# Finally a 'newer' plow for my CJ



## '76cj5 (Dec 12, 2003)

After 10 years of plowing with this CJ (and 30 years all together) I put on my new plow today.

























I know, needs a scraper blade very soon
All new lights,
New single switch plow controls also.

Replaced my old rusted plow with a plastic one.








This picture is right after I put installed a new AFW Frame

Need plastic gas tank and plastic oil pan and I'm set.Everything else is fiberglass or Stainless steel.

Need to finish those Dana 44 axles also
Now if I can just sneek the blizzaks off my wifes jeep. Those Kuhmos were great on icy asphalt but they are old and harder now and I can feel the difference.


----------



## grandview (Oct 9, 2005)

Little chilly in the winter?


----------



## '76cj5 (Dec 12, 2003)

I often thought about that when I retire it to a yard beater. Not much different than my tractor but that 60 MPH windchill is a killer. but the view is fantastic. 

The hard top is nice.









And with the heater upgrade it's so toasty, I run with the windows open and shirt sleeves.


----------



## tls22 (Sep 30, 2007)

[QUOTE='76cj5;585332]I often thought about that when I retire it to a yard beater. Not much different than my tractor but that 60 MPH windchill is a killer. but the view is fantastic. 

The hard top is nice.









And with the heater upgrade it's so toasty, I run with the windows open and shirt sleeves.[/QUOTE]

Nice man, looks like a great driveway machine! With it being so toasty in the ab, you can plow with a Hawaiian shirt on like grandview does!


----------



## 06HD BOSS (Nov 28, 2005)

good call with the swap. the old blade looks like you put your foot through it lol. theres a few guys around here that have jeeps in their fleet strictly for driveway machines...they work great for the small spaces.


----------



## '76cj5 (Dec 12, 2003)

That hole is coutesy of a 12' 2X4 at 84 Lumber one day. Not to mention Morton salt. 

And if anyone want's to know why mount height is important look closly at my cutting edge and you can see how it's worn up at an angle from running angled a long time. It's almost an inch thicker in the middle than on the ends.


----------



## '76cj5 (Dec 12, 2003)

Well we got over 10" of snow out here and I'm realy suprised how well the plow worked.

Being so light I have to do a little planning with my plowing but I was pushing over 10" of the stuff with no problems at all. 
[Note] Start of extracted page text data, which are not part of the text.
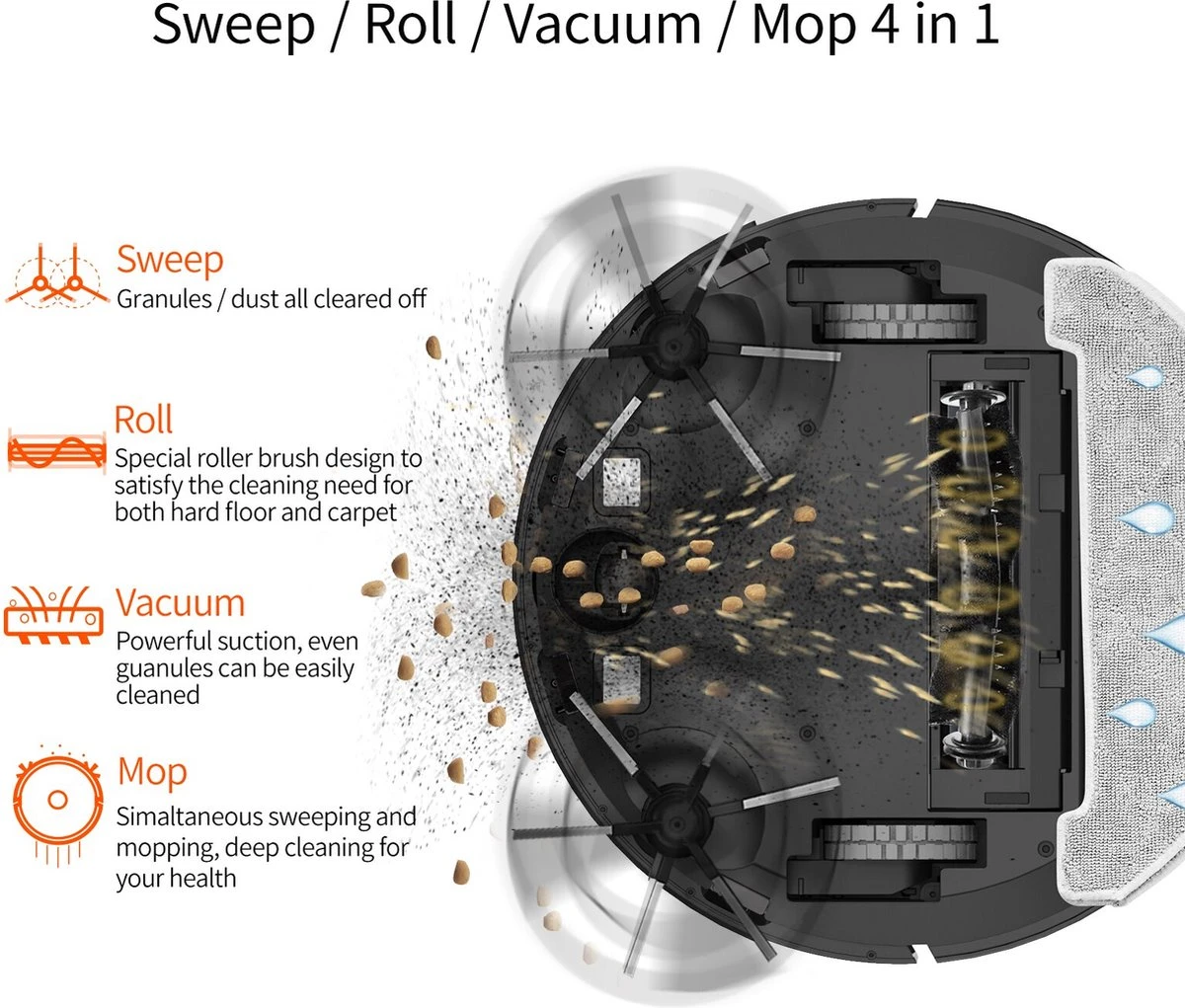 Sweep / Roll / Vacuum / Mop 4 in 1

Sweep
Granules / dust all cleared off

Roll
Special roller brush design to satisfy the cleaning need for both hard floor and carpet

Vacuum
Powerful suction, even guanules can be easily cleaned

Mop
Simaltaneous sweeping and mopping, deep cleaning for your health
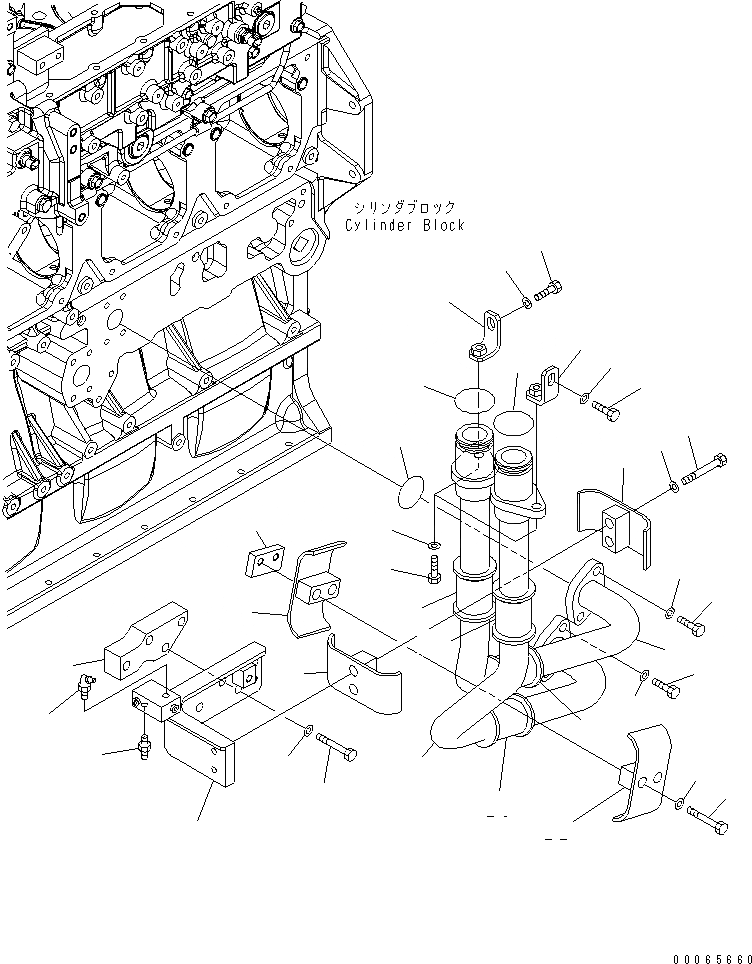 シリンダブロック
Cylinder Block

00065660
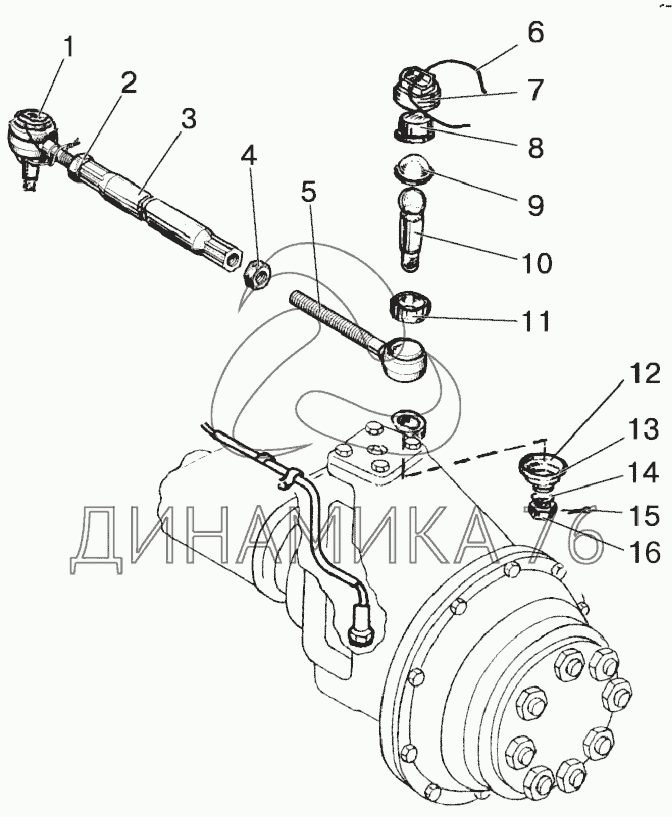 1
2
3
4
5
6
7
8
9
10
11
12
13
14
15
16
ДИНАМИКА 76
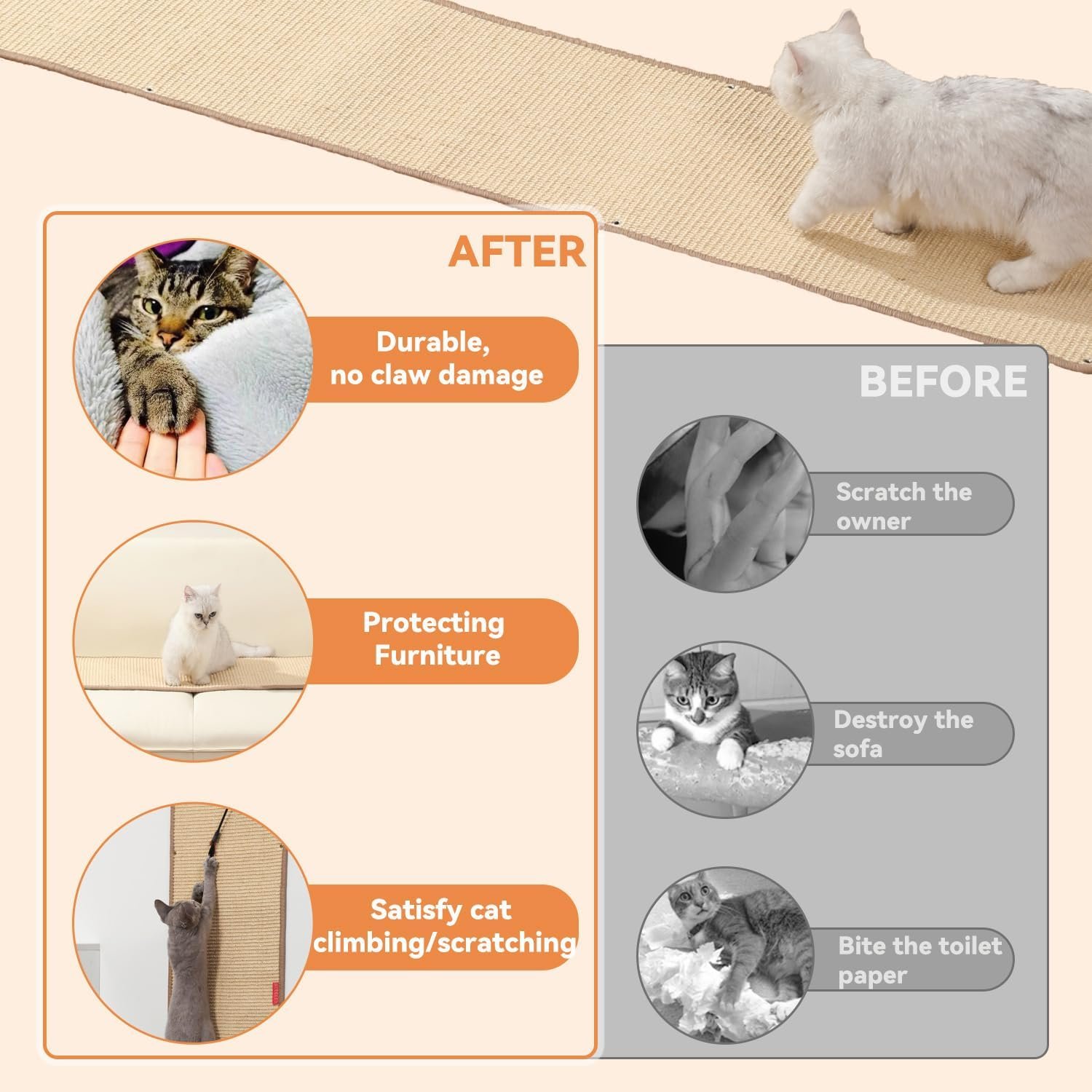 AFTER

Durable, no claw damage

Protecting Furniture

Satisfy cat climbing/scratching

BEFORE

Scratch the owner

Destroy the sofa

Bite the toilet paper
I didn't think a plow could make a difference in how you move snow. Must be the plastic as the snow really flows off this plow unlike my rusted old one that seems like I'm pushing 10' of snow even when angled. 

Also my old plow motor would kill my ignition at idle and this motor doesn't have any problem. wierd.


----------



## magik235 (Dec 28, 2007)

Nice setup.


----------